Charles Dickens

His presence and example diffused such alacrity among the persons employed, that, in a few hours, the house was emptied of everything, but pieces of matting, empty porter-pots, and scattered fragments of straw.

Seated, like an African chief, on one of these pieces of matting, the dwarf was regaling himself in the parlour, with bread and cheese and beer, when he observed without appearing to do so, that a boy was prying in at the outer door. Assured that it was Kit, though he saw little more than his nose, Mr Quilp hailed him by his name; whereupon Kit came in and demanded what he wanted.

'Come here, you sir,' said the dwarf. 'Well, so your old master and young mistress have gone?'

'Where?' rejoined Kit, looking round.

'Do you mean to say you don't know where?' answered Quilp sharply. 'Where have they gone, eh?'

'I don't know,' said Kit.

'Come,' retorted Quilp, 'let's have no more of this! Do you mean to say that you don't know they went away by stealth, as soon as it was light this morning?'

'No,' said the boy, in evident surprise.

'You don't know that?' cried Quilp. 'Don't I know that you were hanging about the house the other night, like a thief, eh? Weren't you told then?'

'No,' replied the boy.

'You were not?' said Quilp. 'What were you told then; what were you talking about?'

Kit, who knew no particular reason why he should keep the matter secret now, related the purpose for which he had come on that occasion, and the proposal he had made.

'Oh!' said the dwarf after a little consideration. 'Then, I think they'll come to you yet.'

'Do you think they will?' cried Kit eagerly.

'Aye, I think they will,' returned the dwarf. 'Now, when they do, let me know; d'ye hear? Let me know, and I'll give you something. I want to do 'em a kindness, and I can't do 'em a kindness unless I know where they are. You hear what I say?'

Kit might have returned some answer which would not have been agreeable to his irascible questioner, if the boy from the wharf, who had been skulking about the room in search of anything that might have been left about by accident, had not happened to cry, 'Here's a bird! What's to be done with this?'

'Wring its neck,' rejoined Quilp.

'Oh no, don't do that,' said Kit, stepping forward. 'Give it to me.'

'Oh yes, I dare say,' cried the other boy. 'Come! You let the cage alone, and let me wring its neck will you? He said I was to do it. You let the cage alone will you.'

'Give it here, give it to me, you dogs,' roared Quilp. 'Fight for it, you dogs, or I'll wring its neck myself!'

Without further persuasion, the two boys fell upon each other, tooth and nail, while Quilp, holding up the cage in one hand, and chopping the ground with his knife in an ecstasy, urged them on by his taunts and cries to fight more fiercely. They were a pretty equal match, and rolled about together, exchanging blows which were by no means child's play, until at length Kit, planting a well-directed hit in his adversary's chest, disengaged himself, sprung nimbly up, and snatching the cage from Quilp's hands made off with his prize.

He did not stop once until he reached home, where his bleeding face occasioned great consternation, and caused the elder child to howl dreadfully.

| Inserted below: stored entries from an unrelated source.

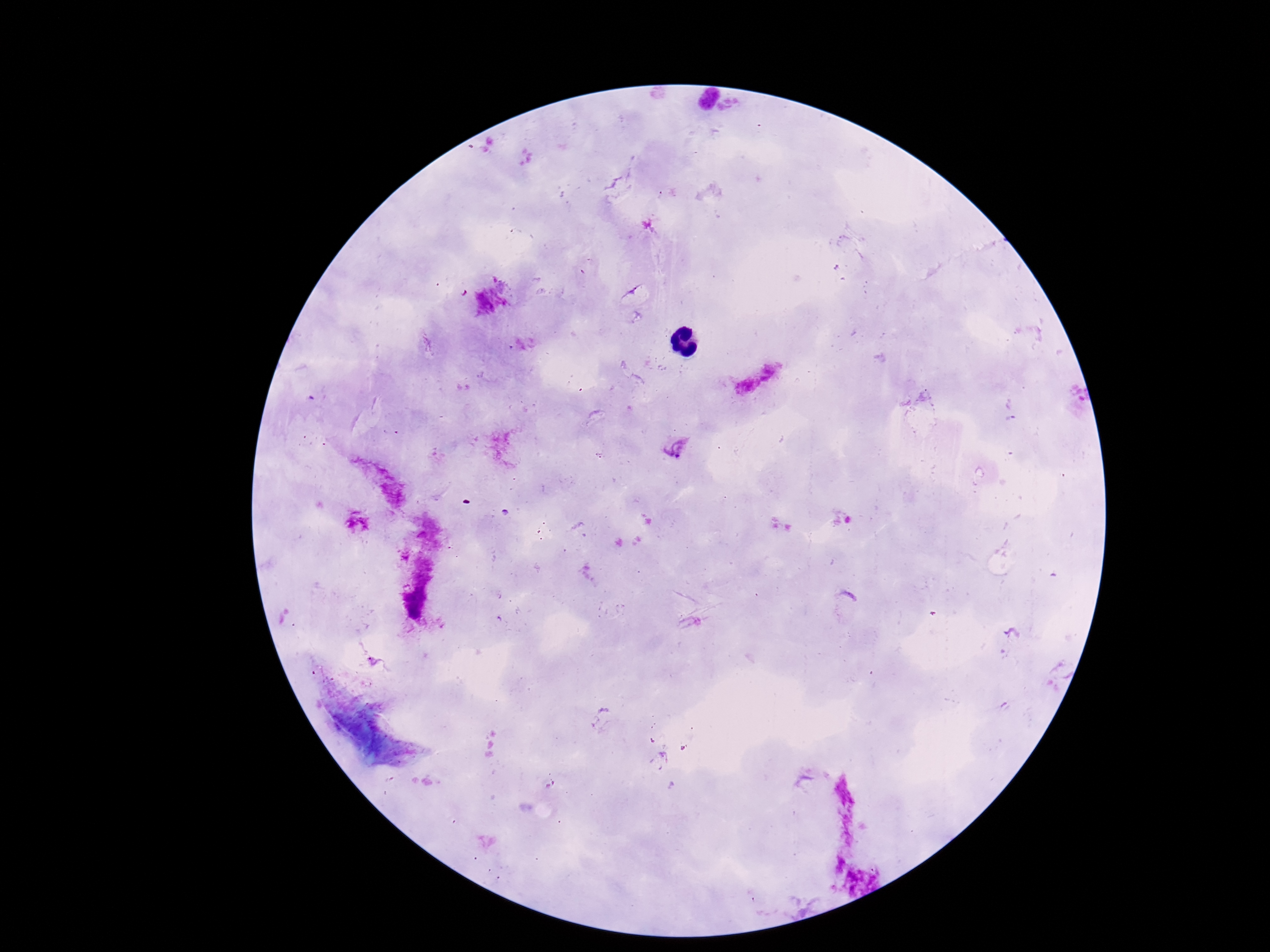

{
  "preparation": "thick peripheral-blood smear",
  "patient_malaria_status": "infected",
  "magnification": "100x",
  "plasmodium_parasite_locations": "approximate centers as {x, y} in pixels: {674, 446}",
  "capture": "smartphone camera through the microscope eyepiece",
  "stain": "Giemsa",
  "image_size": "1270×952 pixels",
  "field_of_view": "one from this slide"
}Assess this cell for malaria.
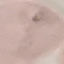
It is uninfected.

image type = cell patch, automatically extracted from a larger field of view and resized to 64 × 64 pixels
preparation = thin blood film
capture = smartphone camera at the microscope eyepiece
stain = Giemsa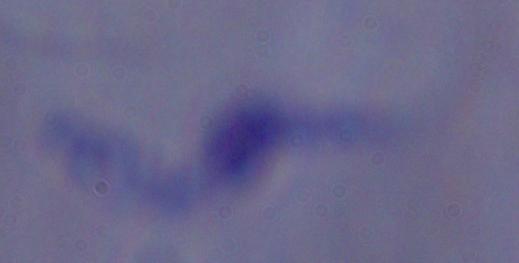

Summary:
  - Magnification: 1000x
  - Identification: trypanosome
  - Modality: photomicrographLocate every blood parasite and identify its species.
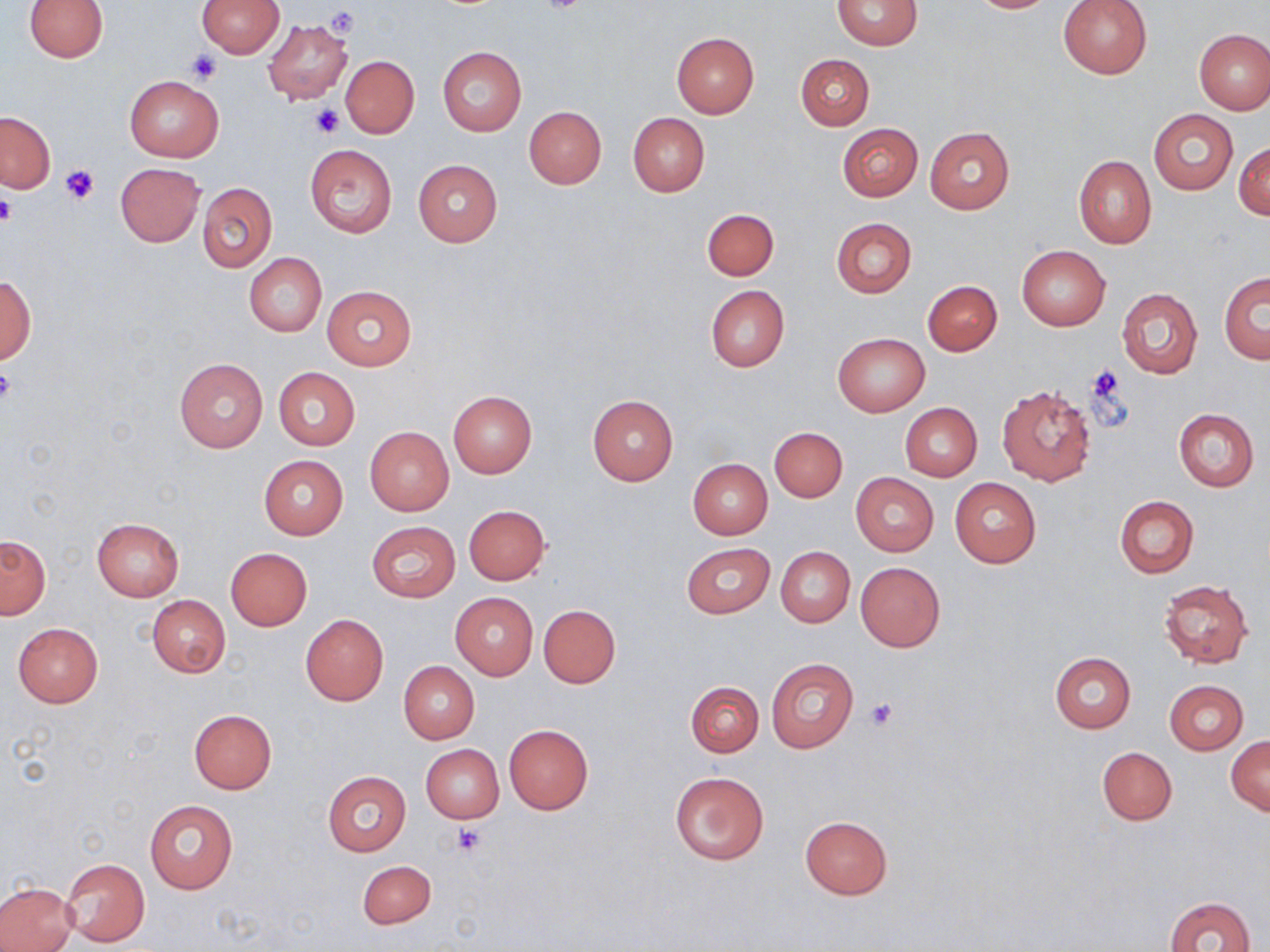
No blood parasites seen.

Approximate bounding boxes as named x1/y1/x2/y2 corners in pixels. Uninfected red blood cell locations: (x1=23, y1=0, x2=108, y2=62), (x1=196, y1=0, x2=285, y2=58), (x1=832, y1=0, x2=921, y2=50), (x1=967, y1=0, x2=1058, y2=13), (x1=1057, y1=0, x2=1153, y2=79), (x1=263, y1=20, x2=353, y2=104), (x1=1195, y1=28, x2=1270, y2=114), (x1=672, y1=32, x2=759, y2=118), (x1=437, y1=46, x2=526, y2=135), (x1=796, y1=54, x2=873, y2=129), (x1=340, y1=56, x2=419, y2=138), (x1=125, y1=76, x2=224, y2=161), (x1=524, y1=106, x2=605, y2=189), (x1=1149, y1=108, x2=1238, y2=195), (x1=0, y1=111, x2=55, y2=193), (x1=628, y1=113, x2=709, y2=197), (x1=836, y1=123, x2=922, y2=202), (x1=925, y1=126, x2=1015, y2=214), (x1=1234, y1=143, x2=1270, y2=220), (x1=305, y1=144, x2=397, y2=236), (x1=1073, y1=155, x2=1156, y2=248), (x1=413, y1=159, x2=503, y2=246), (x1=116, y1=163, x2=204, y2=246), (x1=197, y1=181, x2=277, y2=271), (x1=702, y1=208, x2=779, y2=280), (x1=830, y1=217, x2=916, y2=297), (x1=1017, y1=244, x2=1110, y2=330), (x1=243, y1=252, x2=327, y2=337), (x1=1219, y1=272, x2=1270, y2=363), (x1=0, y1=276, x2=35, y2=365), (x1=923, y1=280, x2=1001, y2=355), (x1=322, y1=285, x2=416, y2=370), (x1=705, y1=285, x2=790, y2=372), (x1=1117, y1=288, x2=1202, y2=378), (x1=832, y1=332, x2=930, y2=416), (x1=174, y1=358, x2=267, y2=453), (x1=272, y1=367, x2=360, y2=450), (x1=996, y1=383, x2=1097, y2=486), (x1=447, y1=391, x2=537, y2=478), (x1=587, y1=395, x2=678, y2=485), (x1=900, y1=403, x2=982, y2=481), (x1=1174, y1=408, x2=1258, y2=492), (x1=364, y1=426, x2=454, y2=516), (x1=769, y1=427, x2=847, y2=502), (x1=258, y1=456, x2=348, y2=539), (x1=687, y1=459, x2=773, y2=539), (x1=850, y1=472, x2=938, y2=556), (x1=949, y1=478, x2=1041, y2=568), (x1=1114, y1=495, x2=1199, y2=577), (x1=464, y1=505, x2=551, y2=586), (x1=91, y1=517, x2=184, y2=601), (x1=367, y1=521, x2=460, y2=602), (x1=1, y1=534, x2=50, y2=618), (x1=682, y1=542, x2=774, y2=618), (x1=776, y1=546, x2=855, y2=628), (x1=225, y1=547, x2=313, y2=630), (x1=855, y1=562, x2=945, y2=651), (x1=1158, y1=580, x2=1253, y2=666), (x1=450, y1=592, x2=538, y2=679), (x1=147, y1=595, x2=230, y2=678), (x1=538, y1=604, x2=621, y2=687), (x1=300, y1=614, x2=388, y2=706), (x1=12, y1=622, x2=104, y2=707), (x1=1049, y1=652, x2=1135, y2=733), (x1=765, y1=657, x2=859, y2=754), (x1=399, y1=662, x2=479, y2=743), (x1=686, y1=680, x2=762, y2=757), (x1=1164, y1=681, x2=1249, y2=754), (x1=189, y1=709, x2=277, y2=793), (x1=503, y1=724, x2=593, y2=813), (x1=1227, y1=734, x2=1270, y2=815), (x1=422, y1=745, x2=503, y2=822), (x1=1097, y1=746, x2=1177, y2=825), (x1=322, y1=771, x2=410, y2=856), (x1=669, y1=771, x2=769, y2=865), (x1=144, y1=799, x2=238, y2=894), (x1=800, y1=816, x2=892, y2=898), (x1=59, y1=857, x2=150, y2=946), (x1=357, y1=859, x2=436, y2=929), (x1=0, y1=882, x2=77, y2=951), (x1=1166, y1=895, x2=1256, y2=952). Platelet locations: (x1=534, y1=1, x2=592, y2=15), (x1=326, y1=7, x2=360, y2=37), (x1=186, y1=48, x2=223, y2=83), (x1=312, y1=104, x2=346, y2=138), (x1=59, y1=165, x2=100, y2=204), (x1=0, y1=192, x2=16, y2=227), (x1=1086, y1=366, x2=1131, y2=424), (x1=0, y1=367, x2=16, y2=408), (x1=866, y1=698, x2=896, y2=730), (x1=451, y1=824, x2=485, y2=855). Slide-level diagnosis: no evidence of blood parasites. One field of a larger specimen. Image is 1270×952 pixels. May-Grünwald-Giemsa stain. Thin blood smear. Captured at 1000x magnification. Light microscopy.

'Goodness gracious, Kit, what is the matter, what have you been doing?' cried Mrs Nubbles.

'Never you mind, mother,' answered her son, wiping his face on the jack-towel behind the door. 'I'm not hurt, don't you be afraid for me. I've been a fightin' for a bird and won him, that's all. Hold your noise, little Jacob. I never see such a naughty boy in all my days!'

'You have been fighting for a bird!' exclaimed his mother.

'Ah! Fightin' for a bird!' replied Kit, 'and here he is--Miss Nelly's bird, mother, that they was agoin' to wring the neck of! I stopped that though--ha ha ha! They wouldn't wring his neck and me by, no, no. It wouldn't do, mother, it wouldn't do at all. Ha ha ha!'

Kit laughing so heartily, with his swoln and bruised face looking out of the towel, made little Jacob laugh, and then his mother laughed.